Washington Post
William O'Keefe
Published August 27, 2006
Crude oil prices hover at historic highs. Consumers face price shock at local gasoline stations. And politicians in Washington scramble to respond. The latest Capitol Hill darling is ethanol, which supporters claim it will reduce dependence on foreign oil -- because it is derived from corn -- and also combat global warming.
Surprisingly, Detroit's big three automakers also are going along for the ride. They are promoting production of "flex-fuel" vehicles, which run on ethanol, as a solution that could lower gas prices and help the environment.
Through a clever combination of marketing and gimmickry that would make P.T. Barnum blush, domestic automakers claim to be "green" while diverting attention away from the real issue: A federal tax loophole is creating an artificial market for ethanol, while stifling development of new technologies by automakers that would put more fuel efficient vehicles on the road.

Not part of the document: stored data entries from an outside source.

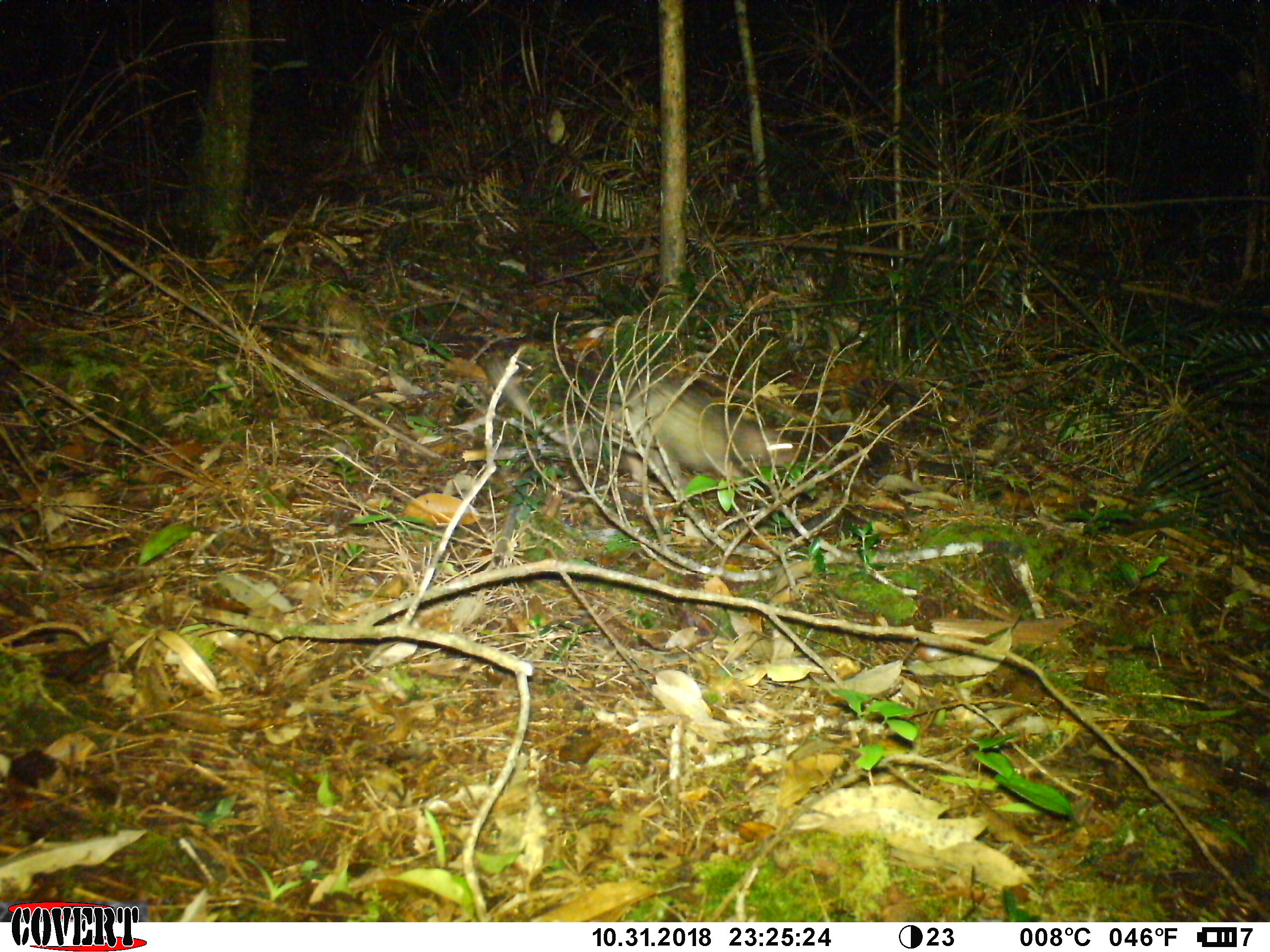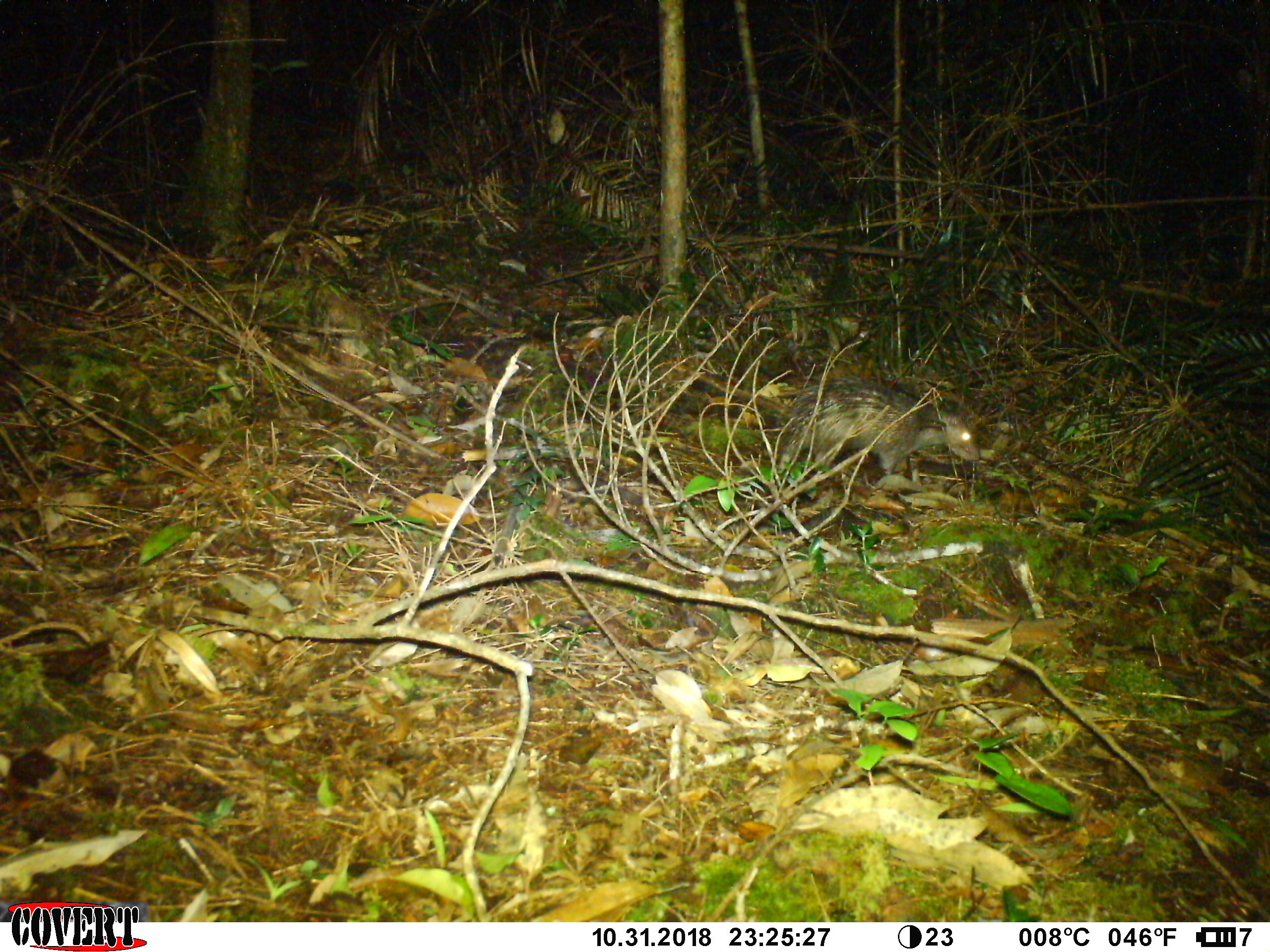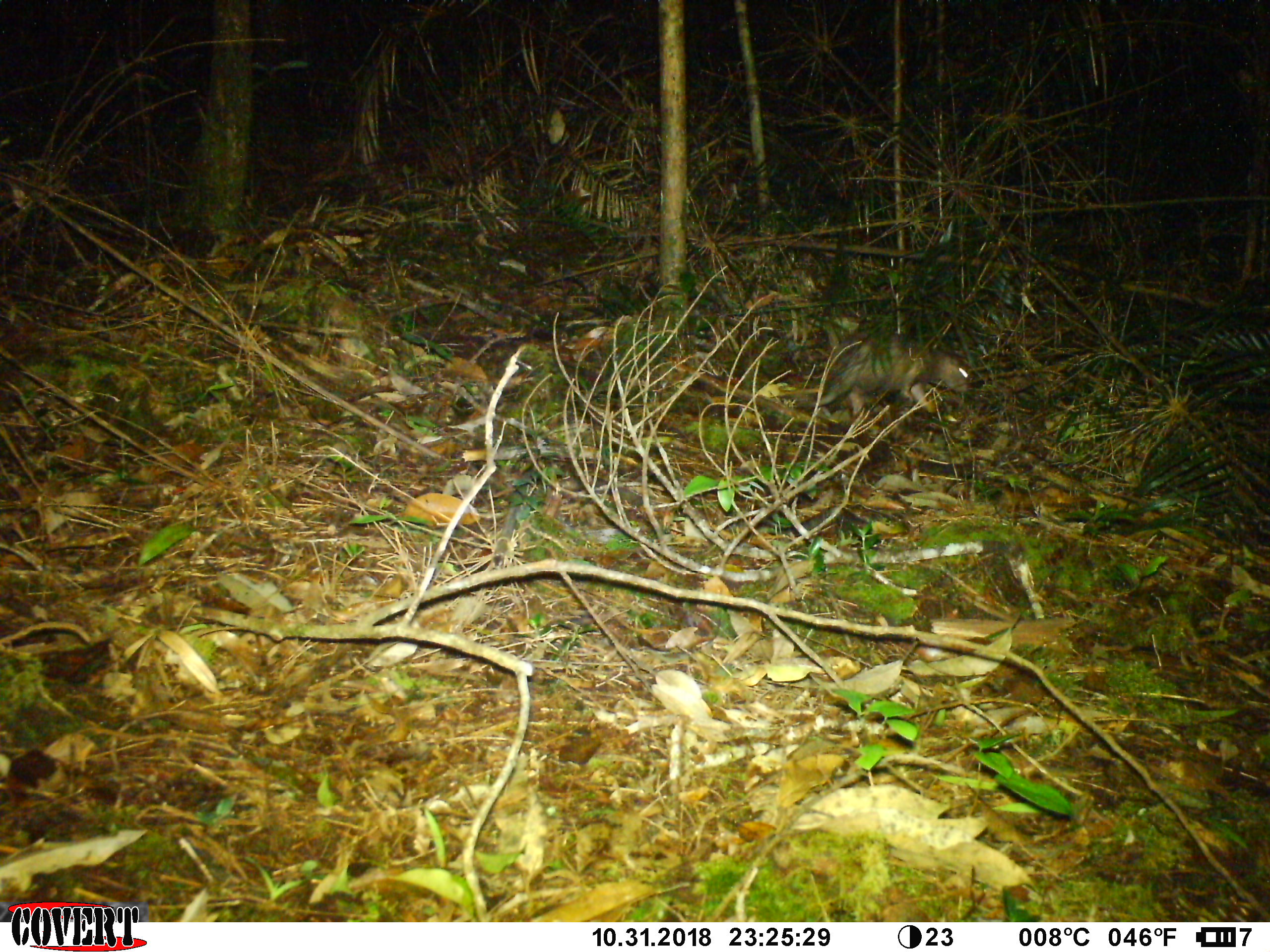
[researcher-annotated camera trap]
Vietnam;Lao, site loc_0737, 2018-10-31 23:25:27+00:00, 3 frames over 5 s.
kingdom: Animalia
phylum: Chordata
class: Mammalia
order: Rodentia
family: Hystricidae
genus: Atherurus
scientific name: Atherurus macrourus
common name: asiatic brush-tailed porcupine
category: asiatic brush tailed porcupine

Last year's energy legislation mandated that ethanol use in gasoline be increased from roughly 3 billion gallons annually to 7.5 billion by 2012. Recent problems with gasoline availability and price spikes can be traced directly to the shift to ethanol. As a result of this mandate, the price of ethanol has increased from about $1.25 per gallon this spring to almost $3 now.
Once the ethanol mandate was in place, along with its $2 billion annual subsidy, so-called energy independence advocates stepped up the campaign to significantly increase ethanol's use in gasoline from 10 to 85 percent, a blend called E-85.
Domestic automakers have hopped aboard this campaign by pledging to rapidly increase production of E-85 capable vehicles. There now are about 5 million so-called flexible fuel vehicles on the road, but with a total fleet of more than 250 million, automakers see a huge potential market. And they are lobbying Congress to compel refiners to produce and market this fuel in order to spur sales, promising to double production to 2 million vehicles annually if enough E-85 is available.
Automotive and fuel experts, though, know the technology for large scale, cost effective ethanol production is at least a decade or more in the future.
Currently, most ethanol in the United States is made from corn. Despite a subsidy of 51 cents per gallon in place for decades, it only represents about 3 percent of the gasoline pool. The National Corn Growers Association, an ethanol advocate, estimates that by 2015 ethanol production will be about 18 billion gallons. But because ethanol contains less energy than gasoline, that amounts to about 11 billion gallons of gasoline saved -- less than 7 percent of the projected gasoline supply.
And, at what a price? Ethanol costs about $4 per gallon on a gasoline equivalent basis even with the 51-cent per gallon subsidy.
So, the future of ethanol can't depend on corn. New technology must be developed to convert all forms of biomass -- from agricultural to lawn to timber waste -- into fuel. But even if significant technical and economic barriers are overcome, an extensive evaluation by the Agriculture Department has concluded biomass ethanol potential would not exceed one-third of the demand for transportation fuel several decades from now.
So why are the domestic automakers pushing E-85 so aggressively? Well, like politicians, they want to look responsive to the public's concerns about high gasoline prices and appease environmental advocates. Call this marketing.
More pragmatically, they are taking advantage of a loophole in federal corporate average fuel economy standards. CAFE gives them mileage credits for alternative fuel capable vehicles even if they never use a drop of ethanol. Call this a gimmick. It is pushed by bamboozling consumers who might buy E-85 vehicles into thinking they would get better mileage, reduce oil imports and help the environment. Instead, it would only saddle them with $5 per gallon gasoline equivalent fuel cost while awaiting a technological breakthrough, likely decades away.
There's a better answer. The National Academy of Sciences in 2002 concluded vehicle mpg could be increased 20 percent or more with more readily available technologies. Japanese auto manufacturers seem to understand this, and are increasing the availability of higher-mileage vehicles and hybrids that combine electric and gasoline engines.
Automotive experts and consumers view hybrid technology as one way forward. John Heywood of the Massachusetts Institute of Technology sees a bright future for hybrids as technology improves and manufacturing costs decline. And the head of Toyota's North American division recently said the company "sold more U.S. hybrids so far this year than Cadillac, Buick or Mercedes-Benz has sold cars."
But domestic automakers are going in another direction, promoting ethanol use while conceding the lead on developing automobiles that get dramatically better fuel economy. Unfortunately, when it comes to increasing fuel efficiency -- something a majority of Americans favor, Detroit is stuck in reverse.
William O'Keefe is president of Solutions Consulting Inc. and has been executive vice president and chief operating officer of the American Petroleum Institute.